■ Given information
▶

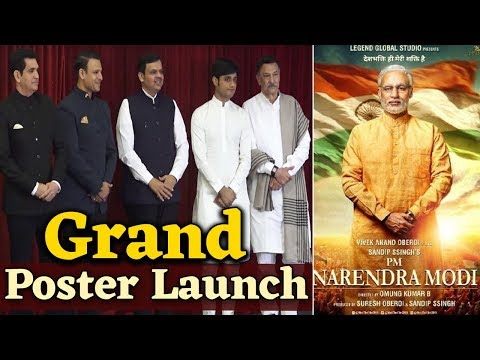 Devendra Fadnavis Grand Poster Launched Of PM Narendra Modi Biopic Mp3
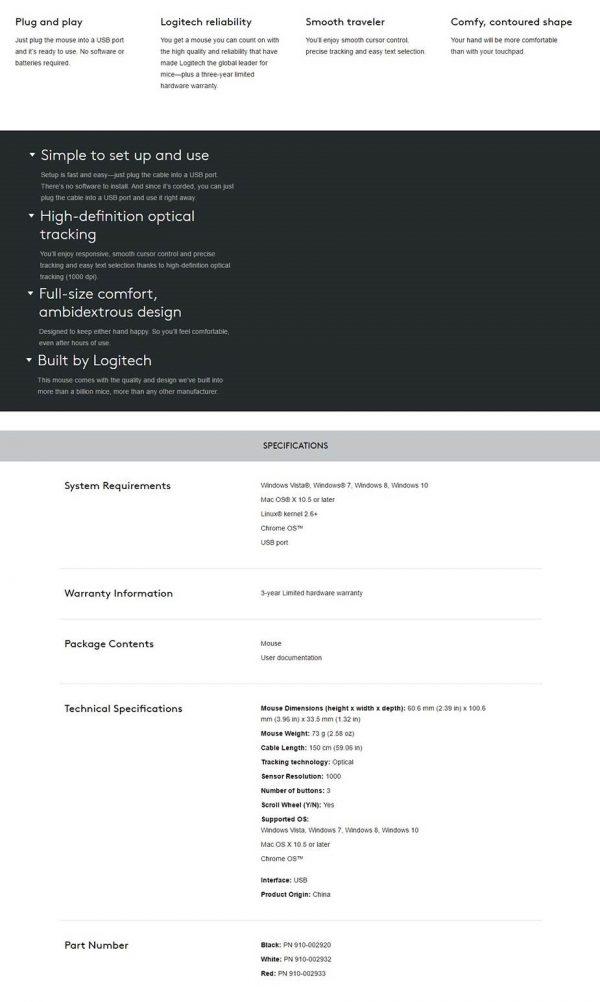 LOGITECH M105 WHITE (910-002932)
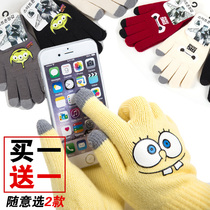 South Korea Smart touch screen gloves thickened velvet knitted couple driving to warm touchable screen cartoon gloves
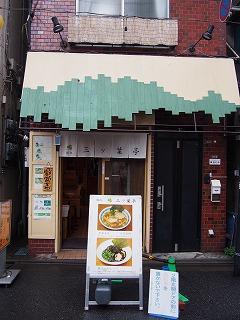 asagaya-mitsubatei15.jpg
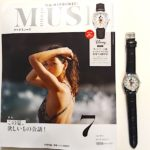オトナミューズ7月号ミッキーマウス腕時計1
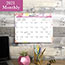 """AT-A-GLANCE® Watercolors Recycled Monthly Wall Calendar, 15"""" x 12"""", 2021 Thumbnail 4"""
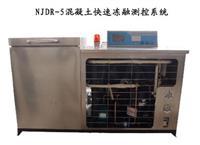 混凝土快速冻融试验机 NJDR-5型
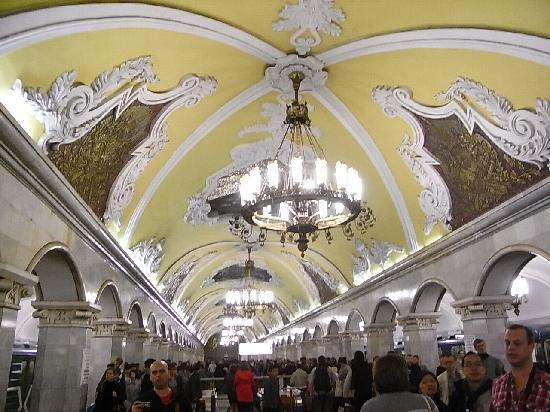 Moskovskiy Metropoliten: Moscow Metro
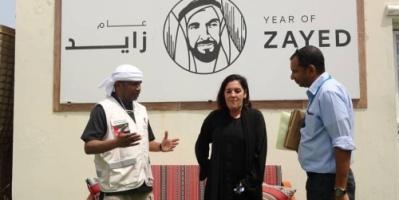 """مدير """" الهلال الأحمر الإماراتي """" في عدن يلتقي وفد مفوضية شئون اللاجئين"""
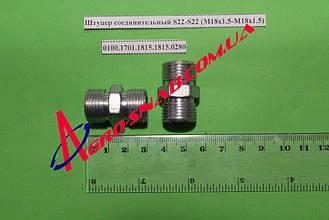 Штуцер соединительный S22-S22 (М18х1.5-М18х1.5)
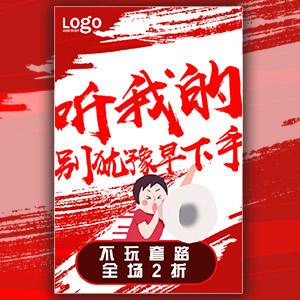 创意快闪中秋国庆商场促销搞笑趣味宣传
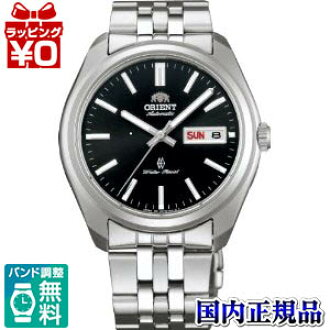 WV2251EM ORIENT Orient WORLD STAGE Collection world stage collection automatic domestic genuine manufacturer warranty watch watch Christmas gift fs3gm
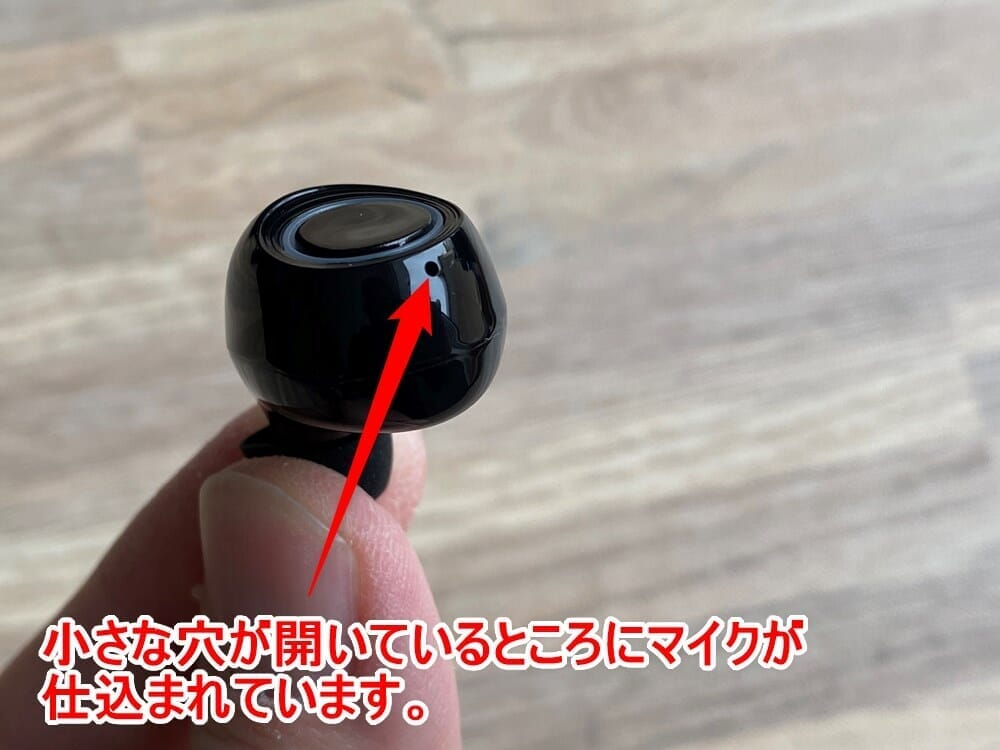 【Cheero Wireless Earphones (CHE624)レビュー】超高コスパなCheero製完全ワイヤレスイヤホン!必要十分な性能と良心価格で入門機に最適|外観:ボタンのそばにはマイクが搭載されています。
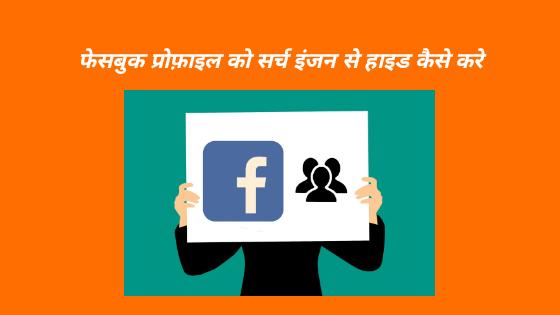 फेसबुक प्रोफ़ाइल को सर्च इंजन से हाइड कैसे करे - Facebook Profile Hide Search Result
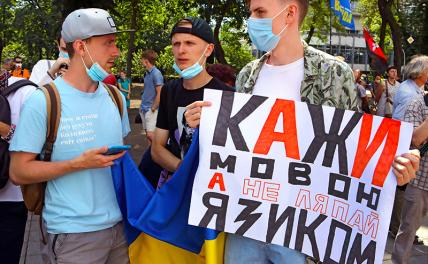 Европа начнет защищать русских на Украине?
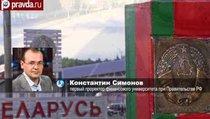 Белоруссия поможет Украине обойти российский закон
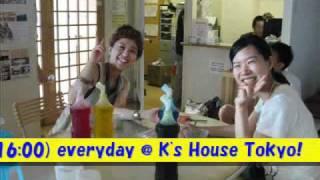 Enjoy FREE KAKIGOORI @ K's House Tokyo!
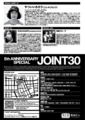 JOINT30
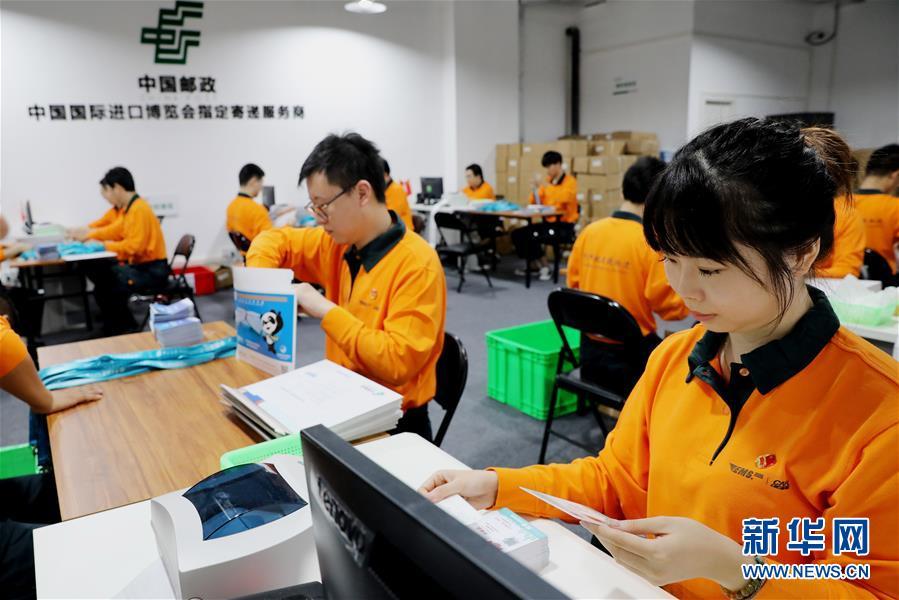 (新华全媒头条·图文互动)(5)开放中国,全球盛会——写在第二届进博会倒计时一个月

◀

■ Exercise brief
Nothing but the lines from the first line of the records above to the line with "オトナミューズ7月号ミッキーマウス腕時計1", inclusive, should be transcribed exactly, and the pictures must be left out.

■ Result for this task
 Devendra Fadnavis Grand Poster Launched Of PM Narendra Modi Biopic Mp3
 LOGITECH M105 WHITE (910-002932)
 South Korea Smart touch screen gloves thickened velvet knitted couple driving to warm touchable screen cartoon gloves
 asagaya-mitsubatei15.jpg
オトナミューズ7月号ミッキーマウス腕時計1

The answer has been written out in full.